# The problem:
Beginning with the line that contains "日本政策金融公庫との連携サービス", retype the entries below exactly, ending with the line that contains "2020年深圳国际工业设计大". Leave out any pictures.

# Material supplied:
Content starts
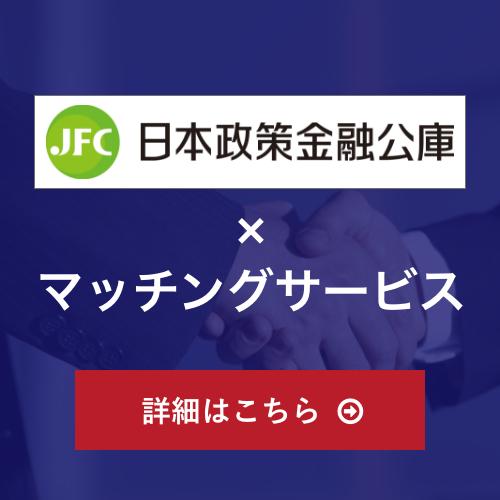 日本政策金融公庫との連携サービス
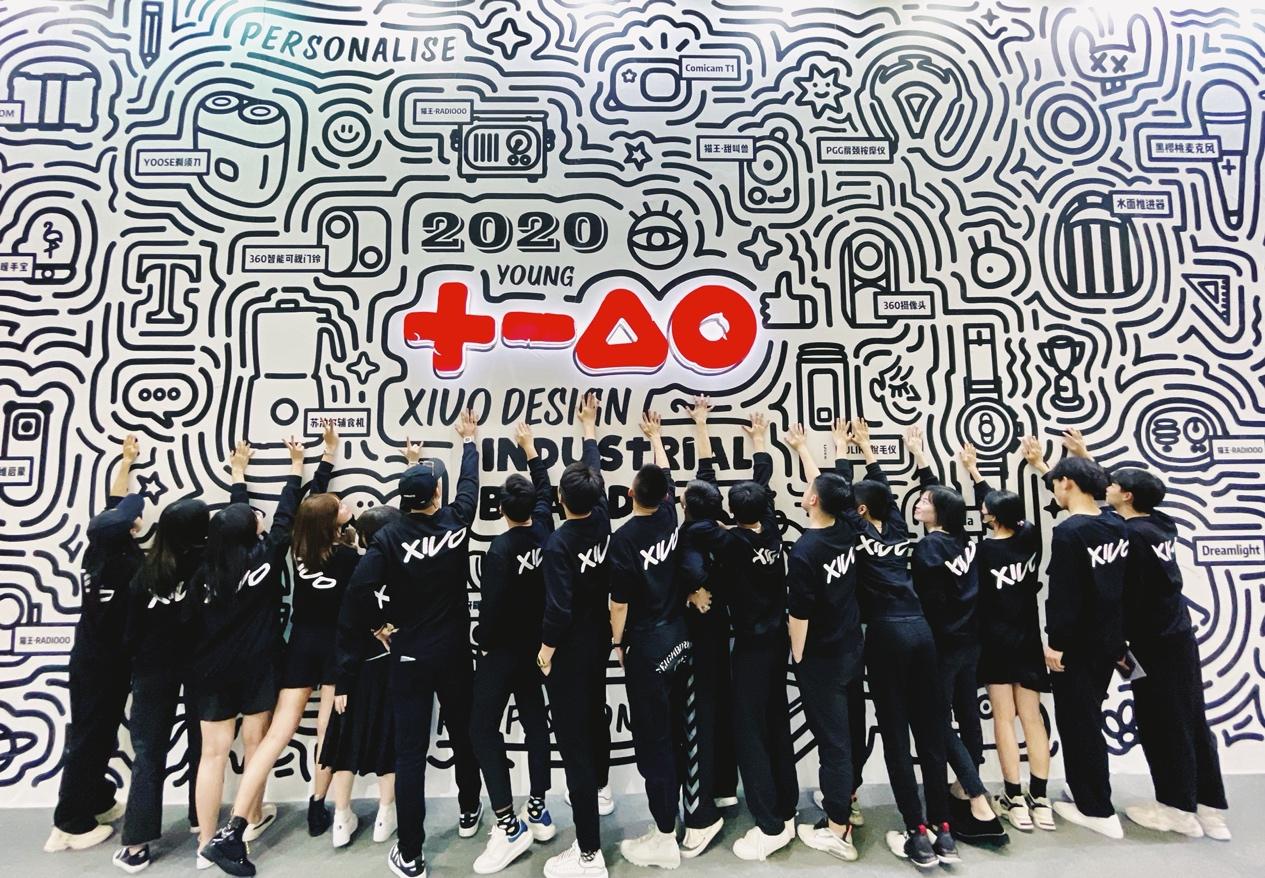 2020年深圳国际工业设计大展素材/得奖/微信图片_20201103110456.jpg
Content ends
Content starts
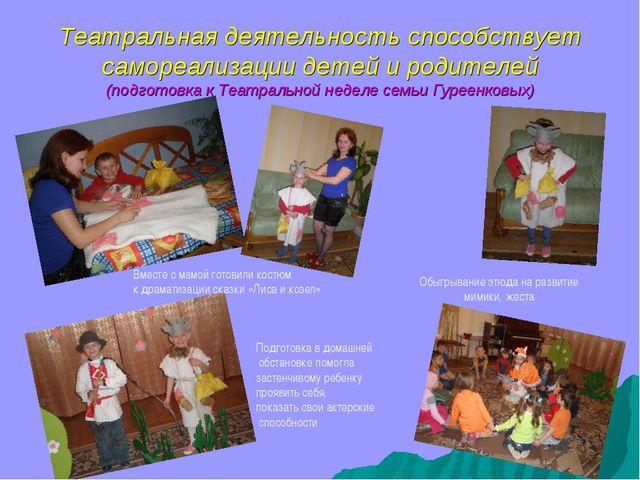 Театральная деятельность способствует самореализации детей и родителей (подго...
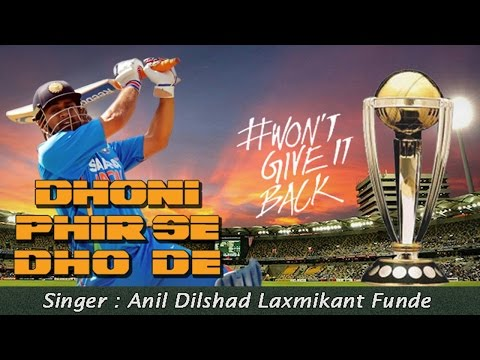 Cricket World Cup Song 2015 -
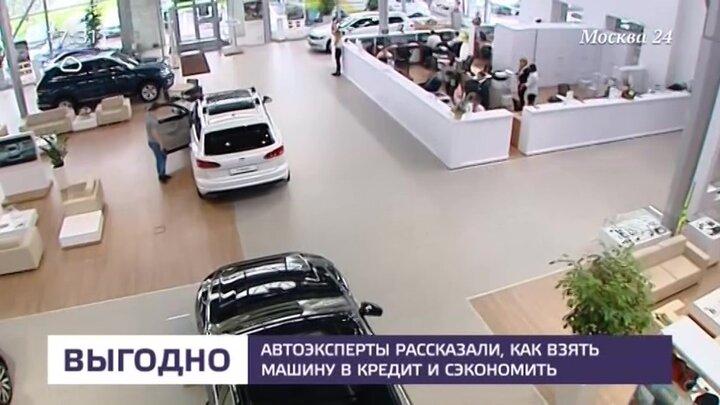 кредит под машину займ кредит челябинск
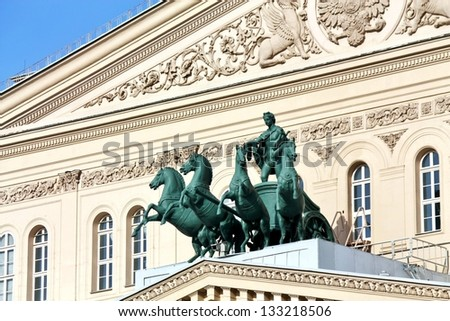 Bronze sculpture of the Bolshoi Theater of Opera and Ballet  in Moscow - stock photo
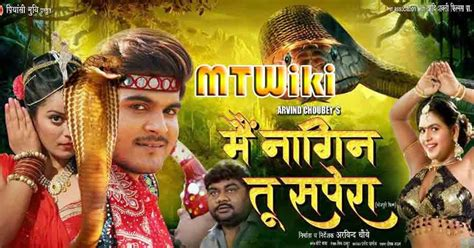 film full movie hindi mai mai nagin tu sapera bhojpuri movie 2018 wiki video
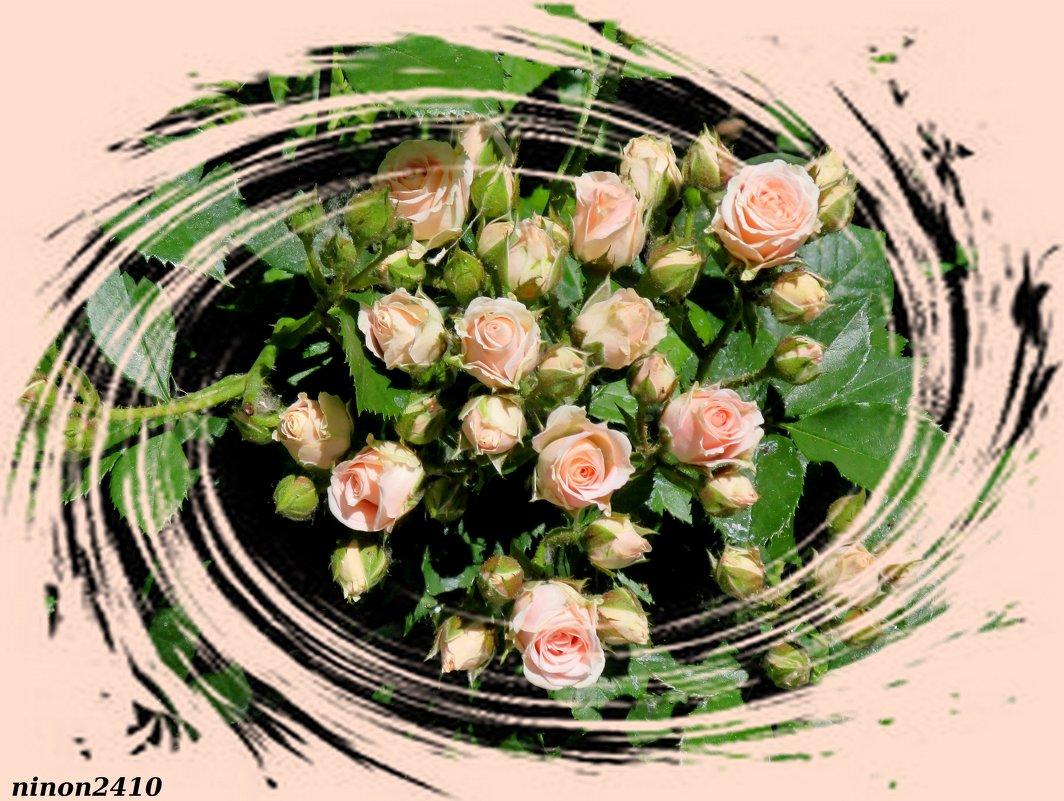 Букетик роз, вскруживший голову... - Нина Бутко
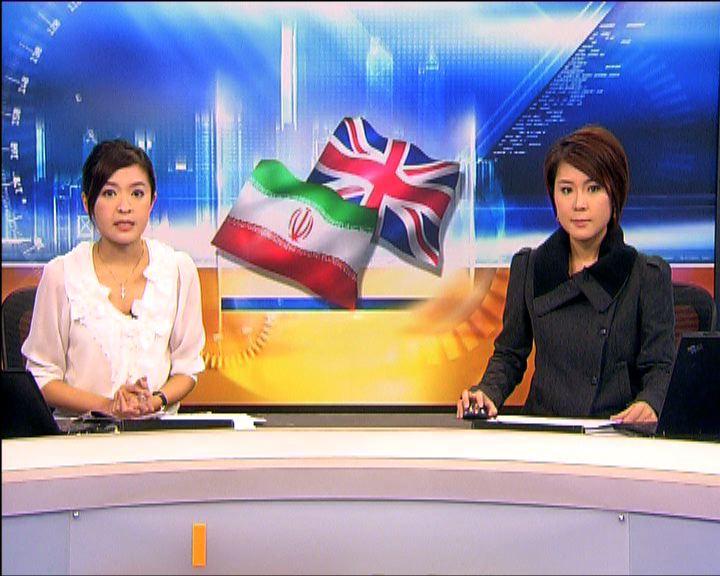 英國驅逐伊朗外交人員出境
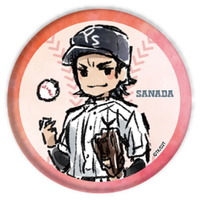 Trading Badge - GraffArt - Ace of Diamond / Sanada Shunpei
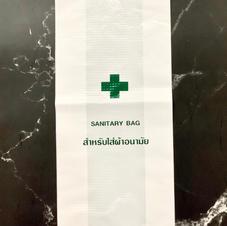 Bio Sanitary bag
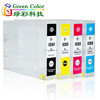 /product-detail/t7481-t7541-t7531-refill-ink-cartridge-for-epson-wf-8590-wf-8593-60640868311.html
Content ends
# Solution for this problem:
 日本政策金融公庫との連携サービス
 2020年深圳国际工业设计大展素材/得奖/微信图片_20201103110456.jpg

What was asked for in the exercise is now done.